Service delivery aching for much-needed reform

Unless we get out of this stale quagmire and hire managers who are tech savvy and settle every case there and then we can’t go ahead. Otherwise, from a clerk to a secretary, many hurdles would remain in the way. Commonly, in the existing system, only those tasks are done for which there are bribes, lobbying and or court interference

The archaic system Pakistan inherited from the colonial regime is so complex that everyone seems helpless when it comes to service delivery. It’s so patchy and tedious that no one strives to reform it, with efforts to renovate the existing mechanism proving futile.

As it suits the ruling elite, political and bureaucratic executives exploited it ruthlessly.

Bureaucracy has made it even more complicated because its entire livelihood is tied to it. Its support staff, the clerical spellers, have become ‘more officers’ than the real ones are. Tragically, the janitors or peons sitting outside officers’ rooms work more for those who pay them.

There is, however, no one in the chain of command that takes responsibility for public service. The officers mostly pass the buck from one to the other to avoid it.

When an administrative secretary appoints a corrupt officer to supervise a multi-billion foreign-funded project, he invites not only public wrath but donors as well. Ultimately, things go wrong. Anti-graft watchdogs, in addition, fail to grab the criminals; thus, transparency fades.

You can blame anyone for it. If the systems are simple and the solution to any problem is linked to a specific period or allowances of officers, this would resolve several public problems automatically.

IT has come a long way now but we are still prone to our colonial gubernatorial behaviour because we don’t want the system to improve.

We have attempted to fly an aircraft without planning, necessary data and relevant qualification, with a driver who has not yet hit the runway. When it comes to bureaucracy, it has nothing to do with anything other than what it needs, the facilities. In the last few years, we have observed that the perks have increased to such an extent that the economy of the country cannot bear it. Many public sectors, on their own, have increased as much as they wanted, burdening the public treasury. Hundreds of meetings are held every month, presentations are made on power points, and minutes of meetings are written, but the result is poor delivery.

Unless we get out of this stale quagmire and hire managers who are tech savvy and settle every case there and then we can’t go ahead. Otherwise, from a clerk to a secretary, many hurdles would remain in the way. Commonly, in the existing system, only those tasks are done for which there are bribes, lobbying and or court interference.

When an officer was spoken to in this regard, he said that unless you link incentives with service delivery, there can be no improvement. “There will always be turns and twists,” he remarked.

Punjab Information Technology Board was established to reduce the complexity of the issues and to simplify the problem-solving procedures, but we see that even after many years, the same obsolete scenario persisted. PITB is a classic example of public sector failure, inefficiency and organisational decay.

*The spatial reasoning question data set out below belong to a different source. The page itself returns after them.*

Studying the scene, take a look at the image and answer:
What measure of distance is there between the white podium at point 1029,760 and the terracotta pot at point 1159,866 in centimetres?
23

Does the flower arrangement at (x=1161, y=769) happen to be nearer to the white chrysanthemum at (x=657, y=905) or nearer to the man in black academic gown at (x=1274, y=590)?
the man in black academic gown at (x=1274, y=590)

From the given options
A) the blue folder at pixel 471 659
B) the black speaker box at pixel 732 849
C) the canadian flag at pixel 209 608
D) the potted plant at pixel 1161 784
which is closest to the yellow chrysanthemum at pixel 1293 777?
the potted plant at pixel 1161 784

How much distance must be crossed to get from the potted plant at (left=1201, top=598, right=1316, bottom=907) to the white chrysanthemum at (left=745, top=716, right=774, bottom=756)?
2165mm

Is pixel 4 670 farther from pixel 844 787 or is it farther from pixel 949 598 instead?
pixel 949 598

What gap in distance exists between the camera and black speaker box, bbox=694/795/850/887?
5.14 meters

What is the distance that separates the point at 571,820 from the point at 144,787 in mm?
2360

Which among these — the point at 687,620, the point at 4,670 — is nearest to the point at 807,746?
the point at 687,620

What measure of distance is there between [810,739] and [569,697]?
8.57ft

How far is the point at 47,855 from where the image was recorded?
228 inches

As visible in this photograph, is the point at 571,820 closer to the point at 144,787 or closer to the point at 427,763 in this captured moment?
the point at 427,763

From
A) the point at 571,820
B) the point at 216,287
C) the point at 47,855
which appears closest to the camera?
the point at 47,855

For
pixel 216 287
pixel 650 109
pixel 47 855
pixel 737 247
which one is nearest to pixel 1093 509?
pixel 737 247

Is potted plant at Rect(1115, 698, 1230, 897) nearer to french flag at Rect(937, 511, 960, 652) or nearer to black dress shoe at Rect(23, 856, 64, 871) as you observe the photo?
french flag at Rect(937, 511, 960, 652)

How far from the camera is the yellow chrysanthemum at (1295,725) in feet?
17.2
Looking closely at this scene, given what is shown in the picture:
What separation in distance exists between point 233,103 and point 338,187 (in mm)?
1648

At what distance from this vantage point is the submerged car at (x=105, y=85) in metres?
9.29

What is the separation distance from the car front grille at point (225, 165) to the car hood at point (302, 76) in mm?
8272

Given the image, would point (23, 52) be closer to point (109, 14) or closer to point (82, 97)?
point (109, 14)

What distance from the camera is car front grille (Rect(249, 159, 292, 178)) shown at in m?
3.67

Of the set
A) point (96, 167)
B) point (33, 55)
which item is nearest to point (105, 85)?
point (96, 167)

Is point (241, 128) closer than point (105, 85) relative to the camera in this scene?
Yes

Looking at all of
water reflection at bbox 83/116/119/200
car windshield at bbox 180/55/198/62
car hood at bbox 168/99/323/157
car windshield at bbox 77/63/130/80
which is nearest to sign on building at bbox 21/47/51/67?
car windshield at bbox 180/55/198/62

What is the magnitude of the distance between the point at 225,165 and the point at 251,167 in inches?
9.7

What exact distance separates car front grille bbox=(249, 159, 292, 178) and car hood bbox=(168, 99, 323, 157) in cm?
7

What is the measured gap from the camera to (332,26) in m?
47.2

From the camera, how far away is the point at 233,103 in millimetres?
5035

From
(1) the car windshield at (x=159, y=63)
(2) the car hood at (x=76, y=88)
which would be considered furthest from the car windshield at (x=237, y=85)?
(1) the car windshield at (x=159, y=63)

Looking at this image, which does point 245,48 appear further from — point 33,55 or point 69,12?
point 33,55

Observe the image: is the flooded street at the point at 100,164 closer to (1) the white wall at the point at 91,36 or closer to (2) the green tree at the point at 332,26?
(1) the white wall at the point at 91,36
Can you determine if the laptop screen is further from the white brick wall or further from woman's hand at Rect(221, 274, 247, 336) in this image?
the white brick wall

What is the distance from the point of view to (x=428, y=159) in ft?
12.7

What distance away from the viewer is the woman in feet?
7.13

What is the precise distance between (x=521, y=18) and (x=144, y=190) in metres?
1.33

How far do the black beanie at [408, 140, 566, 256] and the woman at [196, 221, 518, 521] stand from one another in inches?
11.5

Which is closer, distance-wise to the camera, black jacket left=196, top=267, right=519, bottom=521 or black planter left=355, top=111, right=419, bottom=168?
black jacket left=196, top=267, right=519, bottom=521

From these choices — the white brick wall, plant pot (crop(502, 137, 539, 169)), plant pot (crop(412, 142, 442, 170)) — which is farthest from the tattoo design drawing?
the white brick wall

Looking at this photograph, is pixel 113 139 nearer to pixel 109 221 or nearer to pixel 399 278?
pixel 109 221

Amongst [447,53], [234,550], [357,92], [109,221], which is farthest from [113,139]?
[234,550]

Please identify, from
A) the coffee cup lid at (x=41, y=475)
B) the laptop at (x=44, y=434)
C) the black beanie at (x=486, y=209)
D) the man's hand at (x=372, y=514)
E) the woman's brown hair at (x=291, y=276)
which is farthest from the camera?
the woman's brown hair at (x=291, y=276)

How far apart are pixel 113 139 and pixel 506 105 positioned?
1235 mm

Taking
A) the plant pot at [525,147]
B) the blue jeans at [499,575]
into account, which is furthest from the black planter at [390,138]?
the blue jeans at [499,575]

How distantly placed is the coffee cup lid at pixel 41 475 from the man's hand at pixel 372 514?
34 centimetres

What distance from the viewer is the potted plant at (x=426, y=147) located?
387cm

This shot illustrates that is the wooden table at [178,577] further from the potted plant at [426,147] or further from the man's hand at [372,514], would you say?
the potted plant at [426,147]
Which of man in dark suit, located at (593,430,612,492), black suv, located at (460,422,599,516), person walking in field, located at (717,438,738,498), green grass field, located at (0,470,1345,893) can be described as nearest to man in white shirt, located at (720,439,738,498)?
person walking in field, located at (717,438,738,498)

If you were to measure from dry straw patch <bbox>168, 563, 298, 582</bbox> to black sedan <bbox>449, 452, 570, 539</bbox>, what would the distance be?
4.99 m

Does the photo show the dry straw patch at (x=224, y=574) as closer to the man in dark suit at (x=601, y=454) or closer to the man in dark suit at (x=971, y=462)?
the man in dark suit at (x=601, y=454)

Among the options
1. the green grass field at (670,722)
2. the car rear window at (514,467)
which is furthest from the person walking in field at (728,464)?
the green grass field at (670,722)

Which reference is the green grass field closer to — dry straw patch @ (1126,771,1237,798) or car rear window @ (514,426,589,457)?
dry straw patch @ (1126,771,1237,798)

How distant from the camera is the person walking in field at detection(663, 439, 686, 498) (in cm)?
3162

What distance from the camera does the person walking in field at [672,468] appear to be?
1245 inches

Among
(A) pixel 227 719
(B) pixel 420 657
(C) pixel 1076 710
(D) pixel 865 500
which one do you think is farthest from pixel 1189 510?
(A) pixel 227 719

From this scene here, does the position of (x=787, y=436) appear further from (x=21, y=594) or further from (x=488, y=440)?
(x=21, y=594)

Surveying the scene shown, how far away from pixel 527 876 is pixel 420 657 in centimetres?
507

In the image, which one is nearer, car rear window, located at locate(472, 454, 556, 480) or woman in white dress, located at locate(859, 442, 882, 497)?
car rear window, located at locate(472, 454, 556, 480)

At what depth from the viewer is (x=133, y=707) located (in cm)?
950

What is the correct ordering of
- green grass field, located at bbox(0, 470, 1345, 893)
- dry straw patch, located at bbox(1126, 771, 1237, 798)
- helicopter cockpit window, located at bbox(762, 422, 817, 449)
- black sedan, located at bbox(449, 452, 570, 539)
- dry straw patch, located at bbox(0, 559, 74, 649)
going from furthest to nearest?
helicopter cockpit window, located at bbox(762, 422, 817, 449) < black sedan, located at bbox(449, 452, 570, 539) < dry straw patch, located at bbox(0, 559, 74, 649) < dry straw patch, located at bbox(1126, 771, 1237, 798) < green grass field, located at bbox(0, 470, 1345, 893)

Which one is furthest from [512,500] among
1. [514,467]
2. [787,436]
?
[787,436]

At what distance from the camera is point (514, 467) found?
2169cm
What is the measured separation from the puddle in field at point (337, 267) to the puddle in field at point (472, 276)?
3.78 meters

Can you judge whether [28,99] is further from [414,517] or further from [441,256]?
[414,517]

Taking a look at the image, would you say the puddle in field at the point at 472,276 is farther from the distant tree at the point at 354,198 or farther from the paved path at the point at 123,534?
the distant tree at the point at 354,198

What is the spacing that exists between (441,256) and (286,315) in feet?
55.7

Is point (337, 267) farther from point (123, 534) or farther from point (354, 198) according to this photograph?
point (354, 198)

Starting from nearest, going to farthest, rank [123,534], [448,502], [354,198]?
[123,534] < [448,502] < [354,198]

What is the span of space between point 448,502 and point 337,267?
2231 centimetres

Remember that two wings are needed to fly, but we have since long been trying unsuccessfully to fly with only one.

Imran Khan, as the premiere, had announced linking the promotions of senior civil servants with service delivery. After he was unceremoniously ousted from power, all his arrangements proved temporary. The successor reversed his mottos.

The irony is that the senior bureaucrats at the helm of affairs are supported by corrupt politicians and vice versa.

When a senior officer who serves as federal secretary in grade 22 was interviewed in this regard, he said that the clerical staff and their unions, quota-based recruitment and, above all, permanent jobs are some of the evils that have plagued the system. In addition, we could not improve or strengthen our institutions. We wasted our resources and did not involve our citizens in the affairs of the state, resultantly; people have lost their confidence in the country.

Suggesting solutions, he said instead of hierarchies, there was a need to appoint managers to spot and solve the issue there and then. With each case, the principal accounting officer should determine where negligence was. There should be basic pay only, and all allowances, amenities and privileges must be linked to the service delivery. It will save billions of rupees for the cash-strapped economy. But who will bell the cat?